◆ **Exercise prompt**
Rewrite the material from the line containing "What is the distance from" through the line containing "47.8 meters", replacing "rectangular window" with "square window" and leaving everything else unchanged. Return only those lines.

◆ **Data rows**

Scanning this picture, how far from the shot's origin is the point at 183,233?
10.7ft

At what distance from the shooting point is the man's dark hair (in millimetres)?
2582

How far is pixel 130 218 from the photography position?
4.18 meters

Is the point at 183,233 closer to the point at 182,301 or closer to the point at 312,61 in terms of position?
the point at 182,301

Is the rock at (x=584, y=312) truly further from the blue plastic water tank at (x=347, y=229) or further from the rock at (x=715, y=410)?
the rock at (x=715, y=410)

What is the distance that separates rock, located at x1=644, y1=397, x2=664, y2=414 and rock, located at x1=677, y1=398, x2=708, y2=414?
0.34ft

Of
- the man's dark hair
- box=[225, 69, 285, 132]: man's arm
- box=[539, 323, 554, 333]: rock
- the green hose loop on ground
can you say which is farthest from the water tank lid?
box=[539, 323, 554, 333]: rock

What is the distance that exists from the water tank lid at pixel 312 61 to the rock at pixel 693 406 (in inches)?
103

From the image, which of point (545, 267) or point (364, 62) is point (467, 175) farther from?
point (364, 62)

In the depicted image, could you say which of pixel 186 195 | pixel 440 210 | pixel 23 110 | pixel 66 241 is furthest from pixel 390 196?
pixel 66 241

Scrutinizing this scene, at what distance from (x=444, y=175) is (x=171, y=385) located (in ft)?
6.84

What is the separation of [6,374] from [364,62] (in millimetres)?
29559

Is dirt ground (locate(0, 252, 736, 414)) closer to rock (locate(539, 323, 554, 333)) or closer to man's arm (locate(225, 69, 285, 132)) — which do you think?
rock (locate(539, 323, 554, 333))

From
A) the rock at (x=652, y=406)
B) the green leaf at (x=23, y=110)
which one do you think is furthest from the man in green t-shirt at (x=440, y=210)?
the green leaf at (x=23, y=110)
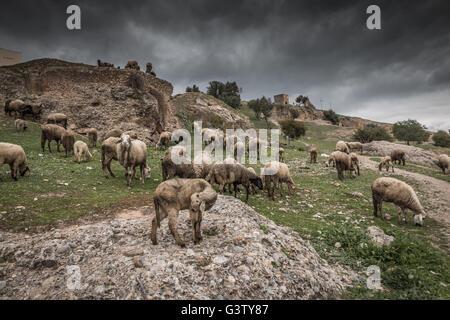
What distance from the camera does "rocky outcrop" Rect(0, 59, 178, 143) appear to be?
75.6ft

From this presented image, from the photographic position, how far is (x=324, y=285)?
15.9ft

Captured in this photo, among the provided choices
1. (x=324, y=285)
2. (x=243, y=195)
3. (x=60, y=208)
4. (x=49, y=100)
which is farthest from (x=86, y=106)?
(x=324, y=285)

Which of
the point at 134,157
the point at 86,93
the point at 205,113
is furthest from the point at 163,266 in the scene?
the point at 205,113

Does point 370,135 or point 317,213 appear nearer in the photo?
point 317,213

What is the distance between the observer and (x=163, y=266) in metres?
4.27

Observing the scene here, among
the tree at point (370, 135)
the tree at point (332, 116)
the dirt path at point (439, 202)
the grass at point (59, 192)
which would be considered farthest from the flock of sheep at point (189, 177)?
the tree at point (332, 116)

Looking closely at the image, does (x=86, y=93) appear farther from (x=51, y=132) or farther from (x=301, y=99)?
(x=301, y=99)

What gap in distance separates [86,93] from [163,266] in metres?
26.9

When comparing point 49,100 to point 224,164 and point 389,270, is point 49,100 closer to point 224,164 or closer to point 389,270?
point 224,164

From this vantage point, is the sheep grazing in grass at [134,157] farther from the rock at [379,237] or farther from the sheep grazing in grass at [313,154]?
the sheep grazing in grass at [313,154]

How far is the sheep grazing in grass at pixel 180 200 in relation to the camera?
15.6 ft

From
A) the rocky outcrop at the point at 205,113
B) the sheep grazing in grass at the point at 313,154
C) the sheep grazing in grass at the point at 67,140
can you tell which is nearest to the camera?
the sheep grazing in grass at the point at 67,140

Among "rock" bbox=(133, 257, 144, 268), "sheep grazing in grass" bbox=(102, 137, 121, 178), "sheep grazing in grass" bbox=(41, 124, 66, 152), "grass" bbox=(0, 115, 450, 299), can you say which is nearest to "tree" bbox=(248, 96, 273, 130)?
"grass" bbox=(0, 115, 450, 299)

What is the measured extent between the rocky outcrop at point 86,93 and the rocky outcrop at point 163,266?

--

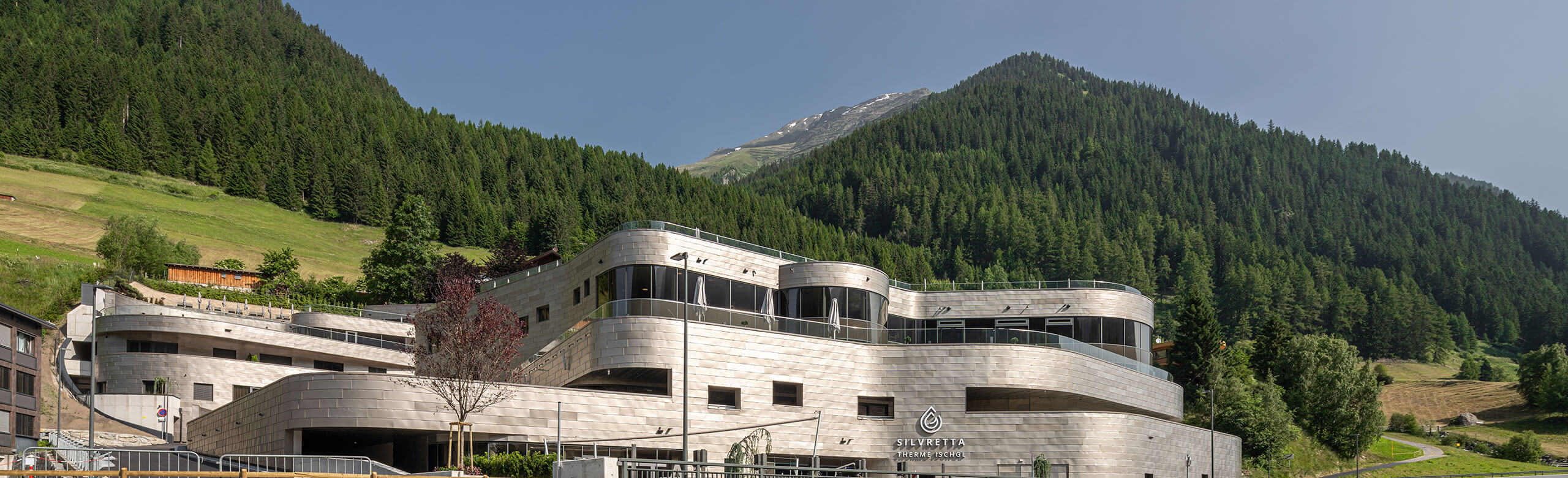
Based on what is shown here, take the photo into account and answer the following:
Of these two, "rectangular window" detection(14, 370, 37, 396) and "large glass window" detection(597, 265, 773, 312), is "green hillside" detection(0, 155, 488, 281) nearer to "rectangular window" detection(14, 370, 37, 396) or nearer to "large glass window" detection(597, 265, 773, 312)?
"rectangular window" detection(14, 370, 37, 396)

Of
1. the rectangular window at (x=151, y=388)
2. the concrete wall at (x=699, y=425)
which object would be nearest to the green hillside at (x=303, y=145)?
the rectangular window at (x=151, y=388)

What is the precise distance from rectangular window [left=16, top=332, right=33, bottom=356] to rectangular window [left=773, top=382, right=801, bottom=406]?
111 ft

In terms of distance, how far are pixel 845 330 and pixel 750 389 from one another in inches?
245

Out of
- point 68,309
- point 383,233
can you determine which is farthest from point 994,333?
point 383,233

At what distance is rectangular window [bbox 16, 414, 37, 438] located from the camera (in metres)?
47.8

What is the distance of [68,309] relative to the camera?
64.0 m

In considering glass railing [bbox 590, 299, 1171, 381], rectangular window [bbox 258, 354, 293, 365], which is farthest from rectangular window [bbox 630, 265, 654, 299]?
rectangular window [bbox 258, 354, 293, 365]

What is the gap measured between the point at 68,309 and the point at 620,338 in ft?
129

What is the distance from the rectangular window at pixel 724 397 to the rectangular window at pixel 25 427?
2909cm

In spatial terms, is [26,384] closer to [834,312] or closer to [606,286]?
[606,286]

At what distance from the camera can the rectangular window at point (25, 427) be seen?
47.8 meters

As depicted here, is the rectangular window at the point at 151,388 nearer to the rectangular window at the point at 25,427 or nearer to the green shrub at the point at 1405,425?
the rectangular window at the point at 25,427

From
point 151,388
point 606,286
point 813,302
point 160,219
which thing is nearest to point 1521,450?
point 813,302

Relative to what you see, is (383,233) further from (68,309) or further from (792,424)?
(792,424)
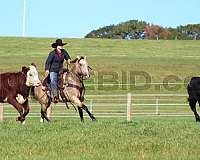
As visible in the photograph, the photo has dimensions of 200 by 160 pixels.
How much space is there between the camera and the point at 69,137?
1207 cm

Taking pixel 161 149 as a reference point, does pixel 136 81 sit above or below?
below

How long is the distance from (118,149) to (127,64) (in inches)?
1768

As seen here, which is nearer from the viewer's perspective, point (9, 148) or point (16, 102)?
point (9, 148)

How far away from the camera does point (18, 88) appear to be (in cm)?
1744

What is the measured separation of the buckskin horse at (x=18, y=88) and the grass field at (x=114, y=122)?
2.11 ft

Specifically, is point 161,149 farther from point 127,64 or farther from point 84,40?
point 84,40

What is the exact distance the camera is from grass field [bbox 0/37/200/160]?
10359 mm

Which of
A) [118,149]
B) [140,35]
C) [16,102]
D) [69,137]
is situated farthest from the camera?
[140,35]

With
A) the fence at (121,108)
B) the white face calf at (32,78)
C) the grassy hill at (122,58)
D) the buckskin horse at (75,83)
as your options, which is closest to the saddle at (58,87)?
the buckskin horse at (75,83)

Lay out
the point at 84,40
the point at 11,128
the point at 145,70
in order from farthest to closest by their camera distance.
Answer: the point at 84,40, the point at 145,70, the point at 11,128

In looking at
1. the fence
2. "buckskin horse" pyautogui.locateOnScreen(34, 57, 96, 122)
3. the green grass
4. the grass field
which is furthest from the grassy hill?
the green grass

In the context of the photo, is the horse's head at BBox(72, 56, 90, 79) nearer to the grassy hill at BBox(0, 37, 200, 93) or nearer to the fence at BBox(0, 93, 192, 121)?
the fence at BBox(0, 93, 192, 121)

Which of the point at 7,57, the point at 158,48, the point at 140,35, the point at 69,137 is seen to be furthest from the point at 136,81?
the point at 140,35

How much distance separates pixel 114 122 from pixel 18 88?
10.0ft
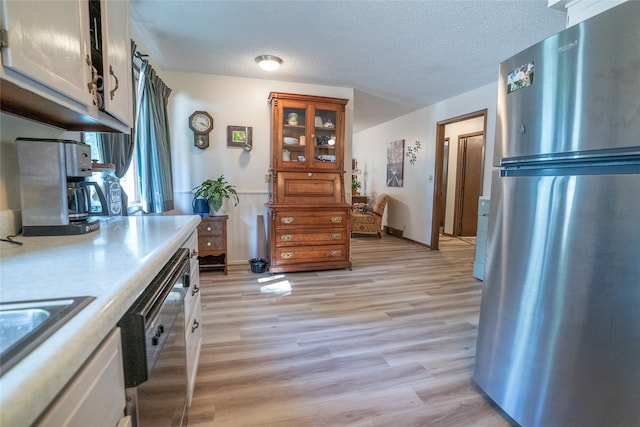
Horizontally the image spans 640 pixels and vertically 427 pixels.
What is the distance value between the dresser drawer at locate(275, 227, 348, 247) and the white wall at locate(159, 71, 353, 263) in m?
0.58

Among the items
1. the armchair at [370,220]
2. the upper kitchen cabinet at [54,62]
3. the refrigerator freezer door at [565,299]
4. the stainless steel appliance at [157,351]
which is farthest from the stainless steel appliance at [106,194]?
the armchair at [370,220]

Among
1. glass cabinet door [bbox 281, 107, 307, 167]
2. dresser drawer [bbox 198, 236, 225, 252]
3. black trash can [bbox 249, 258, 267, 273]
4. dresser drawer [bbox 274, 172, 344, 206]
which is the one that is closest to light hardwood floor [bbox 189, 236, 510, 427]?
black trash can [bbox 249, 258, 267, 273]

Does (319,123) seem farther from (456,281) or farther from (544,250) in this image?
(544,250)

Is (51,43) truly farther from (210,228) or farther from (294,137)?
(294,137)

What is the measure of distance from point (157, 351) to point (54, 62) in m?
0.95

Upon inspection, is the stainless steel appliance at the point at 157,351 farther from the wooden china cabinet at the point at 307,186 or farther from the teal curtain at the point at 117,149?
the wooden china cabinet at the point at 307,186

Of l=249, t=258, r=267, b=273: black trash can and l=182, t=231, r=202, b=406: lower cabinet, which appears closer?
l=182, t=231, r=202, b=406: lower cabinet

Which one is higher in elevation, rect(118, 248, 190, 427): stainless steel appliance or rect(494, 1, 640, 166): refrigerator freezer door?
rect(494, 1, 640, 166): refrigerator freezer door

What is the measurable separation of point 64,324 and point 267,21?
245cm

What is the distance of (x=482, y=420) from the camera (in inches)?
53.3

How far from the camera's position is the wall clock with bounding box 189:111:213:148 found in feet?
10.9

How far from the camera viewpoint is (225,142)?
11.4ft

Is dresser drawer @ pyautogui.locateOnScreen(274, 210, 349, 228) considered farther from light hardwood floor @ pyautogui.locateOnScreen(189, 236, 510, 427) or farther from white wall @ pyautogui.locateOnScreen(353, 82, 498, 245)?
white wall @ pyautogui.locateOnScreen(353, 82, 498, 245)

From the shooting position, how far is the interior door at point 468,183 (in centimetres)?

---

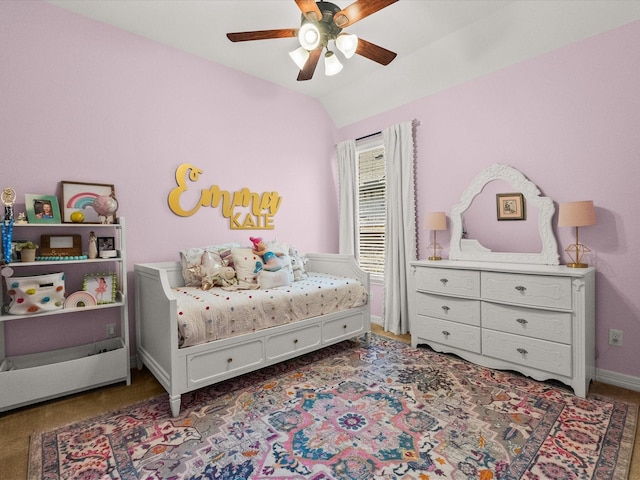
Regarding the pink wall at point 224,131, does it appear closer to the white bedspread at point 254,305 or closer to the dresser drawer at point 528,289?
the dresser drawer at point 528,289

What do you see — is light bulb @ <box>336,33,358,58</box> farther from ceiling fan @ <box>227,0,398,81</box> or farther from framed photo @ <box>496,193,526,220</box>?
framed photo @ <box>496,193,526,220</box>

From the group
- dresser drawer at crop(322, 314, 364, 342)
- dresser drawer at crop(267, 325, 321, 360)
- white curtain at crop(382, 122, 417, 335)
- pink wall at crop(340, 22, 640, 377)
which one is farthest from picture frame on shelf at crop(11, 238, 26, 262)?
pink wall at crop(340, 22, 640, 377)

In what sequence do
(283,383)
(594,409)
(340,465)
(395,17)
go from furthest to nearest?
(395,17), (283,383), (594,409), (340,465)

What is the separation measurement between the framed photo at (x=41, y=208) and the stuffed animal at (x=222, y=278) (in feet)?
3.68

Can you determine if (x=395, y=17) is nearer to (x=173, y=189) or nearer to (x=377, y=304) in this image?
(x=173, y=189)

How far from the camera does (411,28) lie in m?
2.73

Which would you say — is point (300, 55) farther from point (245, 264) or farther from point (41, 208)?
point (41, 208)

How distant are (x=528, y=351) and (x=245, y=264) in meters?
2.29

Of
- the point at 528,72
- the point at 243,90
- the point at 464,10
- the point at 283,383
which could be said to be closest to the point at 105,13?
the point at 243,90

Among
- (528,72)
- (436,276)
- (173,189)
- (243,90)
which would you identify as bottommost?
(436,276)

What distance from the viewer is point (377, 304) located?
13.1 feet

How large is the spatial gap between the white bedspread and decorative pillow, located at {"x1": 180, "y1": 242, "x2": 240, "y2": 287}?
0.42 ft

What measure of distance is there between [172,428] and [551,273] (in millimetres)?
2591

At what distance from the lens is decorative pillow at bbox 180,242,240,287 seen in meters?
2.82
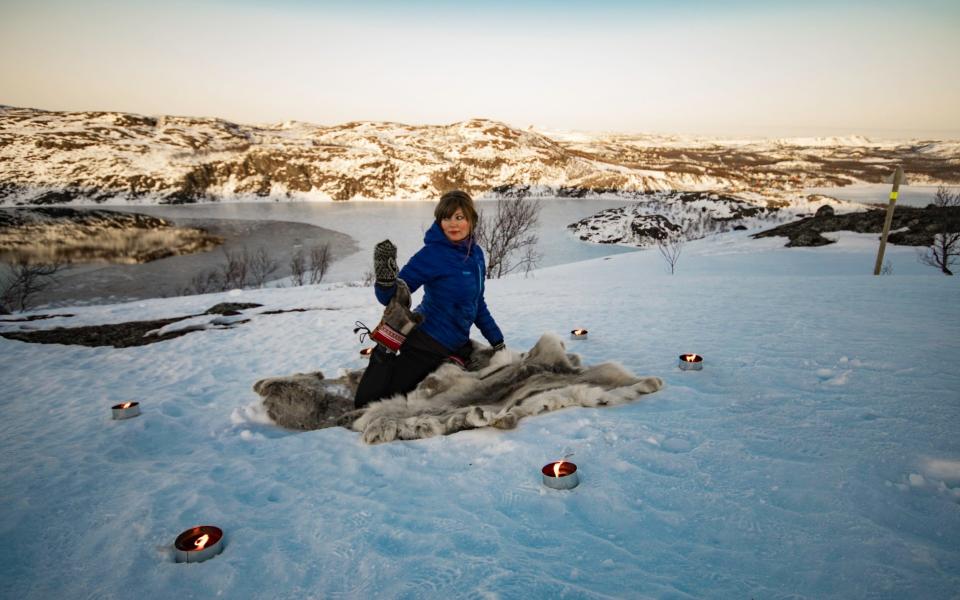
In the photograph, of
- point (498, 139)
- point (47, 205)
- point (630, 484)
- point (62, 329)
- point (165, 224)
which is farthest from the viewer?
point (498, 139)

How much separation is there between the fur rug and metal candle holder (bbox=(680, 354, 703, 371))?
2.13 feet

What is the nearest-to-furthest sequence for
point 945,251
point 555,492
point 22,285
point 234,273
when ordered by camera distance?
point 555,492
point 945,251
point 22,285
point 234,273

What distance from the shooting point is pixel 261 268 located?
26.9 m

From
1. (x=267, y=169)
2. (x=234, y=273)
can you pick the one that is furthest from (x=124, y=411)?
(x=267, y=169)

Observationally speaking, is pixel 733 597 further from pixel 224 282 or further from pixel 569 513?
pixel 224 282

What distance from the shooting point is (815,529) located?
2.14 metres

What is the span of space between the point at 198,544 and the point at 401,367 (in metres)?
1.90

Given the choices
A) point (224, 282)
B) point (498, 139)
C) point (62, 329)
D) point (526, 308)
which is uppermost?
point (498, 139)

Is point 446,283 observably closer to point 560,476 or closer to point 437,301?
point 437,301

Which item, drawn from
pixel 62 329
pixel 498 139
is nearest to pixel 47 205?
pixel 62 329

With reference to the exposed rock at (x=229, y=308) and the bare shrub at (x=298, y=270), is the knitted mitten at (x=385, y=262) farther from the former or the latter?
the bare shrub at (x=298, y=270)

◆ **Complete output**
What is the distance from the square window at pixel 724 397 to the square window at pixel 25 427?
2909cm

In spatial terms, is [26,384] closer to [834,312] or closer to [606,286]?
[606,286]

At what distance from the camera can the square window at point (25, 427) be seen?
47.8 meters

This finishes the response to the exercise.